Data excerpts.
>> Start

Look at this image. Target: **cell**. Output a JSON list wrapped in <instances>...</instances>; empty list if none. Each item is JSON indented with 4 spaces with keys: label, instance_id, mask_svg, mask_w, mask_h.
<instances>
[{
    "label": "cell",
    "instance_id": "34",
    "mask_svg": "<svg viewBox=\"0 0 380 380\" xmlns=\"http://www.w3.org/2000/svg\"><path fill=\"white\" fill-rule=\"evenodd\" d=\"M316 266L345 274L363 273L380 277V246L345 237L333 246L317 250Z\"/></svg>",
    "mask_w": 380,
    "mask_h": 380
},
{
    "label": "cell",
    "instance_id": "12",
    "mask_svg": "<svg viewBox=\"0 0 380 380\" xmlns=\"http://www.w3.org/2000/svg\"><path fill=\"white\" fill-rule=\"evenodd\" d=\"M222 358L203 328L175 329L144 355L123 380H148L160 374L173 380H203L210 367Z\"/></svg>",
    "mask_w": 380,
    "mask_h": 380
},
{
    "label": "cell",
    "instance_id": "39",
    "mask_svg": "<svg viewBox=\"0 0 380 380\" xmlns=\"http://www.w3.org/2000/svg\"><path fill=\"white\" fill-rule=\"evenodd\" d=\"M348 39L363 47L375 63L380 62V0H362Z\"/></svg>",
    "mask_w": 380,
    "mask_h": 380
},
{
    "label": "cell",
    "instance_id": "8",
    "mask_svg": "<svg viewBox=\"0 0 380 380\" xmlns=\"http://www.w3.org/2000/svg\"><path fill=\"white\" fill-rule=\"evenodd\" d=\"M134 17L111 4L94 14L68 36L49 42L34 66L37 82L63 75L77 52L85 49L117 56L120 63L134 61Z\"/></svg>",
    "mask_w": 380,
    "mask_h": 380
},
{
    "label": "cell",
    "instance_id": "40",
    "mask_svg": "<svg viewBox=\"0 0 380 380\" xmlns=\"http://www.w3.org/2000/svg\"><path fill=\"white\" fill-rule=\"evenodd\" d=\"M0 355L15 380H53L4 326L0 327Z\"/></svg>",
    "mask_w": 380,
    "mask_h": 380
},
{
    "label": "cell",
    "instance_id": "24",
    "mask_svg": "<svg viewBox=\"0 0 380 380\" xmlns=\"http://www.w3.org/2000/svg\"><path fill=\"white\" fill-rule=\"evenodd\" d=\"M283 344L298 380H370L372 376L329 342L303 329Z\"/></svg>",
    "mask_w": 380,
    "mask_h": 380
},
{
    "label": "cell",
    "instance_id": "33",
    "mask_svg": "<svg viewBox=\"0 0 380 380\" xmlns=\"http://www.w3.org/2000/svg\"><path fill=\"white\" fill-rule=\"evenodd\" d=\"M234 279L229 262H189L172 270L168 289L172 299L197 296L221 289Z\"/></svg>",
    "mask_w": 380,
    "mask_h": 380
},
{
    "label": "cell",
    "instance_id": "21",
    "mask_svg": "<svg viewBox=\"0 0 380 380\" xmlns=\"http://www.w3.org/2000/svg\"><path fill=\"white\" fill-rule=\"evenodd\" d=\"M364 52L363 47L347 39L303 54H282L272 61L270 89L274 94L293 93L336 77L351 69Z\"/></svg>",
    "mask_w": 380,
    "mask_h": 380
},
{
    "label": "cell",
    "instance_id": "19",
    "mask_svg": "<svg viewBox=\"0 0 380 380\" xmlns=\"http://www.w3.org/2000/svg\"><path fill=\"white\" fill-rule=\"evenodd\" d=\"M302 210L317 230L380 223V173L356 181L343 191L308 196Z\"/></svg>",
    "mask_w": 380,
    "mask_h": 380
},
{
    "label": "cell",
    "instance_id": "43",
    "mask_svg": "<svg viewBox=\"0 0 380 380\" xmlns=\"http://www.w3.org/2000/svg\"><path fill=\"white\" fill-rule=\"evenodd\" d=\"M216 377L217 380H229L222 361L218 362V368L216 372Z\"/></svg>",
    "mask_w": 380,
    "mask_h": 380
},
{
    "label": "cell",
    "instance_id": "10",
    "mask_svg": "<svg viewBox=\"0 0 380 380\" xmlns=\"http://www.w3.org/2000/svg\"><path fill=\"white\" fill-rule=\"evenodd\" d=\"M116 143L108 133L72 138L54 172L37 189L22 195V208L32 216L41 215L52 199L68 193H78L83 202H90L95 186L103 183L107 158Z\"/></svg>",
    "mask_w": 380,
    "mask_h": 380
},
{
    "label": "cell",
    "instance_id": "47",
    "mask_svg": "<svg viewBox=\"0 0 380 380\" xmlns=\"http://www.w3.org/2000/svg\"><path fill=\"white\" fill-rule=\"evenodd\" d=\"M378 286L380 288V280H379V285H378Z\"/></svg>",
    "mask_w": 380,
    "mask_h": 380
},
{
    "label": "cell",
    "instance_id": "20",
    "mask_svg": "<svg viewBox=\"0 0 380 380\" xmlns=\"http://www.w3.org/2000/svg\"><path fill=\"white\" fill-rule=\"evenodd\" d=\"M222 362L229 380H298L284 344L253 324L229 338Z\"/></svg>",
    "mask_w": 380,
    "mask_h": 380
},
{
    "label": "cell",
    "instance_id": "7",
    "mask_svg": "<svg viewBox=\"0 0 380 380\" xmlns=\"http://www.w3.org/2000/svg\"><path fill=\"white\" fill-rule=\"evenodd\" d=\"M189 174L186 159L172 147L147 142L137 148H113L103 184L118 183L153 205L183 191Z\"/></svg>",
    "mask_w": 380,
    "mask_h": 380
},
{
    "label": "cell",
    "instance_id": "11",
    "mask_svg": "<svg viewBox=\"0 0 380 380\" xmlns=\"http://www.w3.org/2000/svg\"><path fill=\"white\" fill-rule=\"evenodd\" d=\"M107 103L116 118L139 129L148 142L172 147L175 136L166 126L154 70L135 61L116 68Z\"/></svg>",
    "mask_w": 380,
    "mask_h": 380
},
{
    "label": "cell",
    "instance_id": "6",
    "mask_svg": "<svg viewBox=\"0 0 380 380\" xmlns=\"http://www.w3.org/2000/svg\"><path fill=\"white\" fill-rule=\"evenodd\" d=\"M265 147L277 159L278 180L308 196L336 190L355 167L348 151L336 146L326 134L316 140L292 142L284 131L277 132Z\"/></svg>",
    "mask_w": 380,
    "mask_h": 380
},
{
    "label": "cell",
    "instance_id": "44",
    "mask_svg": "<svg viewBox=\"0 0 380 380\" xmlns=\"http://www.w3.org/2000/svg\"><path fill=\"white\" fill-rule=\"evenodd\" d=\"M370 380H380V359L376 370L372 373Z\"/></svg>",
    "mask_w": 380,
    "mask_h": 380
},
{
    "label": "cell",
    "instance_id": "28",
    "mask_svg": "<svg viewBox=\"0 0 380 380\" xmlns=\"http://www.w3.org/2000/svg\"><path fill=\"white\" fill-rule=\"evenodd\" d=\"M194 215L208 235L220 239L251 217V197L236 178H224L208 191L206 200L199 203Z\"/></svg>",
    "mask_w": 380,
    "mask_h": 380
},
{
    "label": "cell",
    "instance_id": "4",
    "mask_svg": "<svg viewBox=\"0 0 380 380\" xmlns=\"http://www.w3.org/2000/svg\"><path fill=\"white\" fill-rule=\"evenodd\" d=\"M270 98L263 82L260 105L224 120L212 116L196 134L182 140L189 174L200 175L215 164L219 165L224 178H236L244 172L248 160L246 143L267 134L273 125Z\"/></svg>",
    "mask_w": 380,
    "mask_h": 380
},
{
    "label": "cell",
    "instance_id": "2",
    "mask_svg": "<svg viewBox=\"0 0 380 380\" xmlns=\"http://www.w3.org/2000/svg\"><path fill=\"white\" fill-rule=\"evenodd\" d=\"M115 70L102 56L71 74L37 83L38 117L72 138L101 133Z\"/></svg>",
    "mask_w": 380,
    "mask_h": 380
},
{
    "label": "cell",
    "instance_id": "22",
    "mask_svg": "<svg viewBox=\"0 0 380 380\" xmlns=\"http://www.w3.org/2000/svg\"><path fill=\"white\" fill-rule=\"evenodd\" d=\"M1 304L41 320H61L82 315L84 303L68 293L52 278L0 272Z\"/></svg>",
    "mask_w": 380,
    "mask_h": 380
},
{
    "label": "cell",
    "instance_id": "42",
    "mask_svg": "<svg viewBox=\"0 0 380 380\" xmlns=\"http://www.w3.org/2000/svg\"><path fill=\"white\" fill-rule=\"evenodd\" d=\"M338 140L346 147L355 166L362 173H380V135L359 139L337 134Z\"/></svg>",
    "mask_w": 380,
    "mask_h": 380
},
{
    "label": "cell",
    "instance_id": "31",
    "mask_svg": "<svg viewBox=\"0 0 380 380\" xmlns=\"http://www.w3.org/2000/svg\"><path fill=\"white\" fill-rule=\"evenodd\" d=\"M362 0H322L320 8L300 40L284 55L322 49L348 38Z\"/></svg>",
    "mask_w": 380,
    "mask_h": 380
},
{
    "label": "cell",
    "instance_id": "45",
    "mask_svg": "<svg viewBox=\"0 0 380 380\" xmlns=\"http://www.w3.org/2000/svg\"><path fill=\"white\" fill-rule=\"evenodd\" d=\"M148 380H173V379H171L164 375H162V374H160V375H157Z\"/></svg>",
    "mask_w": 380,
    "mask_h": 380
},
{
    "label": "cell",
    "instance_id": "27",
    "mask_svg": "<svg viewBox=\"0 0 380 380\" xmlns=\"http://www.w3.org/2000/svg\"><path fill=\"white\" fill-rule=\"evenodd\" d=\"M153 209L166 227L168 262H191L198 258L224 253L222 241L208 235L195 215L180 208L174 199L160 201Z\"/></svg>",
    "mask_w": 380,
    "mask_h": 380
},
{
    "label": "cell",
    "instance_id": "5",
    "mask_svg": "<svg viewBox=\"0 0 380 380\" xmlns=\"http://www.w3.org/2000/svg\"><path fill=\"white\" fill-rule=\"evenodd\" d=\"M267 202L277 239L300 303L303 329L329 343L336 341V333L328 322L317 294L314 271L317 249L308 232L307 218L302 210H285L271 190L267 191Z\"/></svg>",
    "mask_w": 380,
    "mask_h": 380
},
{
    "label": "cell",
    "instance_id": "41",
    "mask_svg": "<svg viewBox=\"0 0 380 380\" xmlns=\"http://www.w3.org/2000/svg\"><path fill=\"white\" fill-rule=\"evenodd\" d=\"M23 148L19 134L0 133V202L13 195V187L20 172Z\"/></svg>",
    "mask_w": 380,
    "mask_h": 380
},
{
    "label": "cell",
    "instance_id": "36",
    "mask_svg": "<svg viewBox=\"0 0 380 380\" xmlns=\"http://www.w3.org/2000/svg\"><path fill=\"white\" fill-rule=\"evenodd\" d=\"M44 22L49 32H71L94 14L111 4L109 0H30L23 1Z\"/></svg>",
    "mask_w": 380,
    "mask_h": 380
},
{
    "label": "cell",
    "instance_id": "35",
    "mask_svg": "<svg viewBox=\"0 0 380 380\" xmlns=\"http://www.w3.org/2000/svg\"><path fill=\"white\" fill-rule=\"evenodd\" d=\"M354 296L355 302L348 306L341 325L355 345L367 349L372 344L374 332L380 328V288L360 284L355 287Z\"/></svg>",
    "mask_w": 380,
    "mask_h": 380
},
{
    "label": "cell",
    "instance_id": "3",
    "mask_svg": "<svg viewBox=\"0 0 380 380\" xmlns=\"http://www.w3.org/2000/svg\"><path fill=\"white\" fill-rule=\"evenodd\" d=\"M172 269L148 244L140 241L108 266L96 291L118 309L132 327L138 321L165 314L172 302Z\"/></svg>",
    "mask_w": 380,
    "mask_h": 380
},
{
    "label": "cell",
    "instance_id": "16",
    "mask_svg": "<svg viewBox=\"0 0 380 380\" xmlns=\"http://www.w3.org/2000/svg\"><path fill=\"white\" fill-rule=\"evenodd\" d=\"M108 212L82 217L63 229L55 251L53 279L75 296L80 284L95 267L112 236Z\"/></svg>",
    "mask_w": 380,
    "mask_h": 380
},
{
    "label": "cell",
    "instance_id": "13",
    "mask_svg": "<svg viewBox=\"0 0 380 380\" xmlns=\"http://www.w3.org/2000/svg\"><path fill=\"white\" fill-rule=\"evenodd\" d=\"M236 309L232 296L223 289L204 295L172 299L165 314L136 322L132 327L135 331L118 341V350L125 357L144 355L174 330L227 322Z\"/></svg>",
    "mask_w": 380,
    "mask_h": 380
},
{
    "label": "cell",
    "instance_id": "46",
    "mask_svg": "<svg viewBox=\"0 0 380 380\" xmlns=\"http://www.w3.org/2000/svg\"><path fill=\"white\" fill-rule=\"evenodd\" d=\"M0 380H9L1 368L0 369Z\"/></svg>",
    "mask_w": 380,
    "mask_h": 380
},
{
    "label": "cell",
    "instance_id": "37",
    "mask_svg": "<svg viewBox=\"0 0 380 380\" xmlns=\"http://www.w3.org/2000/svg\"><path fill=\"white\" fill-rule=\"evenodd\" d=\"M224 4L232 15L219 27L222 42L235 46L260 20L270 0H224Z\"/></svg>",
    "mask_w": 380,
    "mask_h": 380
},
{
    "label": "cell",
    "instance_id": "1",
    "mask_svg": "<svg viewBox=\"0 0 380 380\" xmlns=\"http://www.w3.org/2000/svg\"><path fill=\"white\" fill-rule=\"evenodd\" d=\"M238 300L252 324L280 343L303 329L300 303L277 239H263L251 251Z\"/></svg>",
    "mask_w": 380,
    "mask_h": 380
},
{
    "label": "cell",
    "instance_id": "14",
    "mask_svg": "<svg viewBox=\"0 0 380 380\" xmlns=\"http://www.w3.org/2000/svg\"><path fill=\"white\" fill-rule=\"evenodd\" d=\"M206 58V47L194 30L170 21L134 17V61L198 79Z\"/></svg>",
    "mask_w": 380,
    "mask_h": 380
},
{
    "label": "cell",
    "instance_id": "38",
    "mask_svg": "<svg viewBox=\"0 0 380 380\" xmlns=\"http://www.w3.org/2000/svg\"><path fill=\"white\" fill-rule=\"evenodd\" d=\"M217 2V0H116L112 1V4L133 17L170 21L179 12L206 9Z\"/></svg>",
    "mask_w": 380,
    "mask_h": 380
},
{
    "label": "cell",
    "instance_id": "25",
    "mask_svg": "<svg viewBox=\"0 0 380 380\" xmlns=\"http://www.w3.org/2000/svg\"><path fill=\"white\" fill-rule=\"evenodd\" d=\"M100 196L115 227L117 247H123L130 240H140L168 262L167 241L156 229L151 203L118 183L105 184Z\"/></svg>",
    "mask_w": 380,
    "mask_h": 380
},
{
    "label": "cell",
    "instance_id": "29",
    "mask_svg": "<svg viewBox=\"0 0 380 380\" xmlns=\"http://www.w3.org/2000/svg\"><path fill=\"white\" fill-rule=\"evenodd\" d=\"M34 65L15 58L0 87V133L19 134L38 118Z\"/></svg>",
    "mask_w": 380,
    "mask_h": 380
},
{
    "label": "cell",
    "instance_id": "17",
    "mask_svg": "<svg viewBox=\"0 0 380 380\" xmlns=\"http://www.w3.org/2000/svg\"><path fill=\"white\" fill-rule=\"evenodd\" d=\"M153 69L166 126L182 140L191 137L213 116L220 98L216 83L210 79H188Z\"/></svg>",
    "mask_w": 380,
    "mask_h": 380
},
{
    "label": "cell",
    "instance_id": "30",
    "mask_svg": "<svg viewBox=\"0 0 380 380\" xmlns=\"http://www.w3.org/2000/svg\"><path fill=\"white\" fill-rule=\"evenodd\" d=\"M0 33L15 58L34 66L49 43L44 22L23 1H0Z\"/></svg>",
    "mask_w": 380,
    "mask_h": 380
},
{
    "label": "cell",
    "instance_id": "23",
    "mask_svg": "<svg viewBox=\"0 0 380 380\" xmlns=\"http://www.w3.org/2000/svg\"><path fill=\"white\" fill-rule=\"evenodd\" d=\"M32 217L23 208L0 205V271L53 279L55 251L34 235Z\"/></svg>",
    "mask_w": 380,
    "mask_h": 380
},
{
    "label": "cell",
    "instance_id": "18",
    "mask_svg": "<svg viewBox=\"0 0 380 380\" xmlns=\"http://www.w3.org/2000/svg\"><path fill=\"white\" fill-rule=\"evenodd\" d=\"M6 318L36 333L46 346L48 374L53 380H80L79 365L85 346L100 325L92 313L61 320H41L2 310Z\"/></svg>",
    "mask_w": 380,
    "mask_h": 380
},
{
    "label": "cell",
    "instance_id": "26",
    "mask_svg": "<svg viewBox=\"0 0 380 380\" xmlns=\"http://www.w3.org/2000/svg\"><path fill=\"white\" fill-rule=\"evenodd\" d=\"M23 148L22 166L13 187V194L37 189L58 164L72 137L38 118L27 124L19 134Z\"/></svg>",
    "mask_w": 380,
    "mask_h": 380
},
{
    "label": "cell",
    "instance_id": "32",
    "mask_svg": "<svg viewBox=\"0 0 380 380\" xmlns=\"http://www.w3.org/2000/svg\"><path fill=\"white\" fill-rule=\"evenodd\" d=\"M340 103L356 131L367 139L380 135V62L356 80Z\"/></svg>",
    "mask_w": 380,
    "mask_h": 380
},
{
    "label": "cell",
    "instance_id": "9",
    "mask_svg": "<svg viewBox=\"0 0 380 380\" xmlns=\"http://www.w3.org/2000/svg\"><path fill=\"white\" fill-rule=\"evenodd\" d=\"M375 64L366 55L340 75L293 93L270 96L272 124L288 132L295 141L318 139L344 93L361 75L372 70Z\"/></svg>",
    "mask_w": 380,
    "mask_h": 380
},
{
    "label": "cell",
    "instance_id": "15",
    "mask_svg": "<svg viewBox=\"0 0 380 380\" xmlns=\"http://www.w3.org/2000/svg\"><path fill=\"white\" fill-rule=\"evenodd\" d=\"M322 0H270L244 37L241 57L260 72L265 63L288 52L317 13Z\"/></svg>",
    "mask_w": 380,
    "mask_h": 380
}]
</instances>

>> End

Task directions.
Quote the data word for word, starting at the very first line and ending at the line that contains "358L203 328L175 329L144", with both of those lines included.

Solution below.
Look at this image. Target: **cell**. Output a JSON list wrapped in <instances>...</instances>; empty list if none. Each item is JSON indented with 4 spaces with keys: label, instance_id, mask_svg, mask_w, mask_h.
<instances>
[{
    "label": "cell",
    "instance_id": "34",
    "mask_svg": "<svg viewBox=\"0 0 380 380\" xmlns=\"http://www.w3.org/2000/svg\"><path fill=\"white\" fill-rule=\"evenodd\" d=\"M316 266L345 274L363 273L380 277V246L345 237L333 246L317 250Z\"/></svg>",
    "mask_w": 380,
    "mask_h": 380
},
{
    "label": "cell",
    "instance_id": "12",
    "mask_svg": "<svg viewBox=\"0 0 380 380\" xmlns=\"http://www.w3.org/2000/svg\"><path fill=\"white\" fill-rule=\"evenodd\" d=\"M222 358L203 328L175 329L144 355L123 380H148L160 374L173 380H203L210 367Z\"/></svg>",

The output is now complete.